Much will be written on this topic in the coming days, and behind the scenes the Liberal Party will be tearing itself apart trying to figure out what went wrong.

The rift will be between those who think the party needs to move to the left, and those who think it needs to become more right-wing, and the former will win out because cuckservatives are cowards and spiritual weaklings – they’d rather be noble losers than win – and they will fade further into electoral irrelevance.

But the Liberals didn’t lose because they weren’t Labor enough, they lost because they rigged the demographics against themselves, failed to inspire, were guided by wrong-headed Australian political cliches, and selected one of the ugliest men in the world as their figurehead.

Immigration

It wasn’t the 1.5 million immigrants Anthony Albanese brought in during the past three years who voted against the Liberals, it was the millions of immigrants they brought in themselves while they were in power.

We don’t have detailed breakdowns yet, but there were large swings to Labor in migrant-dominated suburbs. The Liberals failed to win back the Chinese vote, the Indians voted Labor as they always do and always will, and even the Muslims did the same despite efforts within their community to get voters to punish the PM for not being pro-Palestine enough. Probably because the Liberals spent way too much time talking about 0.4% of the population.

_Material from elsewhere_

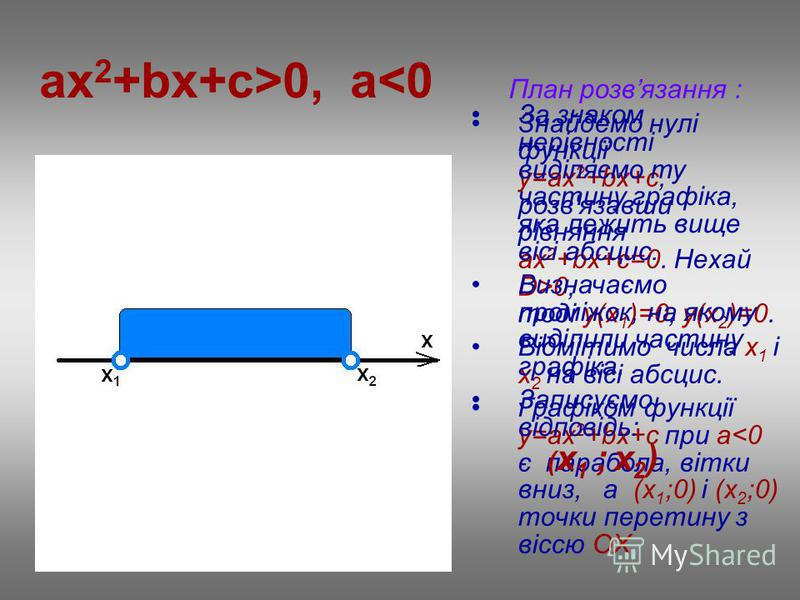 ax 2 +bx+c>0, a<0 План розвязання : Знайдемо нулі функції у=ax 2 +bx+c, розв'язавши рівняння ах 2 +bx+c=0. Нехай D>0, тоді у(х 1 )=0, у(х 2 )=0. Відмітимо числа х 1 і х 2 на вісі абсцис. Графіком функції у=ax 2 +bx+c при a<0 є парабола, вітки вниз, а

More on this later, but compulsory voting means that most of your ballots are going to come from low IQ, midwit and/or low-information voters. To these people, Labor (red team) = left = pro-migrant, and Liberal (blue team) = right = racist.

No amount of Chinese restaurant and Hindu temple visits are going to change this.

The Liberals have been indulging in wishful thinking and trying to win over immigrant voters while bringing in more immigrants, but the reality is they are stacking the deck against themselves, and alienating White Australians in the process.

The best time to stop mass immigration was 30 years ago. The second best time is now.

Fighting for the centre

Australian elections are won in the centre, according to accepted political wisdom. But the wise men who believe this also believe it in Britain, where the conservatives are getting wiped out by Reform.

This is a debilitating and self-fulfilling political cliché with many flaws, the most glaring and fatal of which no one in the Liberal Party seems able to grasp – the centre is not fixed. You don’t have to move to the centre, you can move the centre towards you.

The left understand this, and have been doing it for decades, but rather than try to move the centre to the right, the Liberals insist of moving the party to the centre.

This strategy is doomed to fail, partly because in doing so you’re handing over your left flank to the enemy, but mainly because you betray your own voter base and no one likes to be betrayed. It’s a capitulation that makes you look weak and prevents you from activating your supporters.

This is also the reason for our current small target politics, where both uniparty leaders try to be as inoffensive and indistinguishable from one another as possible in order not to lose votes from an imaginary centre mass.

That’s why we got an unpopular nuclear energy policy along with weak opposition to Labor’s extremist renewables agenda from the Liberals instead of a robust alternative to blackout madness.

The whole country of Spain lost power for days because of “net zero” climate cultism at the perfect time, but Peter Dutton refused to campaign on it because he was afraid Labor voters wouldn’t vote for him. Madness.

Weakness

People want to be led, and they respect power. They don’t respect backflips, backdowns, flip-flopping and weakness.

Yet the latter was a feature of Dutton’s campaign – there was almost nothing he wasn’t prepared to backflip on, from work from home bans to welcome to countries, an instructive example.

First he condemned people booing them, even though his own voters overwhelming hate the ceremonies, then he waffled, and then finally he came out and said he was against them at Anzac day ceremonies after it was clear most Australians want them gone for good.

But the average person isn’t plugged into the news cycle, they don’t follow every story to its conclusion. Many of the people he lost would not be aware of the backflip, and those who were would have lost respect for him.

What he needed to do, long before Anzac Day, was take a clear position on the issue so when the boos erupted and public opinion polarised along pro- and anti-welcome to country lines the average Australian already knew where he stood.

Then he could have used the incident to his advantage.

But instead fewer than half of the 68% of people who want to get rid of welcome to countries voted for him, and Anthony Albanese was able to come out and do a land acknowledgment in his victory speech, claiming that Labor’s win was an endorsement of anti-Australian aboriginal separatism.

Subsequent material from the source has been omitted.